--- START OF Text section ---

In addition to playing performances together, the Delbert Anderson Trio exposed younger generations to jazz music through education in schools. Here they teach students at Piedra Vista High School in Farmington, New Mexico.
Courtesy Delbert Anderson Trio

Two thousand sixteen was a breakthrough year for the band. They landed a top-ten spot on NPR’s Tiny Desk Concert competition and their music video for the song “Roadrunner” was featured on the outlet’s website – no small feat considering that over 6,000 artists entered the contest.

The video for “Roadrunner” features a fourth band member: Navajo lyricist Christopher Bidtah, also known as Def-I. A recent addition to the band, Def-I has proved to be a popular addition to the group and DDAT – the name the band calls itself when Def-I is in tow. With Def-I new material takes shape on stage, something decidedly more contemporary. Lyrical tales of driving down I-25 then whipping down a desert road to a new adventure rise with staccato horn beeps, deep bass thumps and a snare drum keeping beat. Anderson has found a way to fuse two genres to connect with the #NoDAPL generation of Native youth who have found a proper cause to fight for, their soundtracks already filled with bass-heavy-beats and proclamations of Native pride and resistance, their clothing embellished with Native-positive slogans like “Strong, Resilient, Indigenous”, their heads crowned with large-brimmed Billy Jack hats with eagle feathers affixed to their hatbands. Def-I is one of several lyricists speaking for this generation while Anderson, Lucero and McLuhan provide the tune.

--- END OF Text section ---
--- START OF Material ---

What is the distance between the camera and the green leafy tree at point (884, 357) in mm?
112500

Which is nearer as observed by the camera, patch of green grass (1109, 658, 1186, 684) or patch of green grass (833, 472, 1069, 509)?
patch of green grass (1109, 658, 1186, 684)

--- END OF Material ---

→ Set tasks
1: In the text about the Delbert Anderson Trio, what name does the band use when Def-I performs with them?
2: Extend the text about the Delbert Anderson Trio, picking up right after its last sentence.

→ Results of the exercise
1: DDAT

2:
Today, however, Def-I is in California working on another project while Anderson preaches jazz in Gallup. There’s no animosity in his voice when Anderson relays this information to the crowd and Def-I’s absence gives the band a chance to return to its three-piece jazz roots for a bit. The church gig also gives Anderson an opportunity to pay homage to his faith: the trumpeter grew up in a church family with a ministry. His father and grandfather are pastors and Anderson runs a bible study class as well as a revival when he’s not teaching music in Farmington or playing.

After the gig, Anderson, Lucero and McLuhan split their CD sales, a mixture of cash and Square transactions, break down instruments and pack up their cars. Lucero takes off quickly to make a flight while McLuhan, who has a girlfriend in tow and is in no rush, leaves second. Anderson hangs out a bit longer, grabs a small cup of punch and a few cookies, and talks more with the church committee in charge of the benefit show.

Anderson needs to get to the nearby reservation town of Crownpoint to pick up a few speakers for another performance, but he also wants food. He eventually opts for dinner – green chile enchiladas and an iced tea – then fires up his battered Ford Mustang and drives back home, to the Navajo Nation.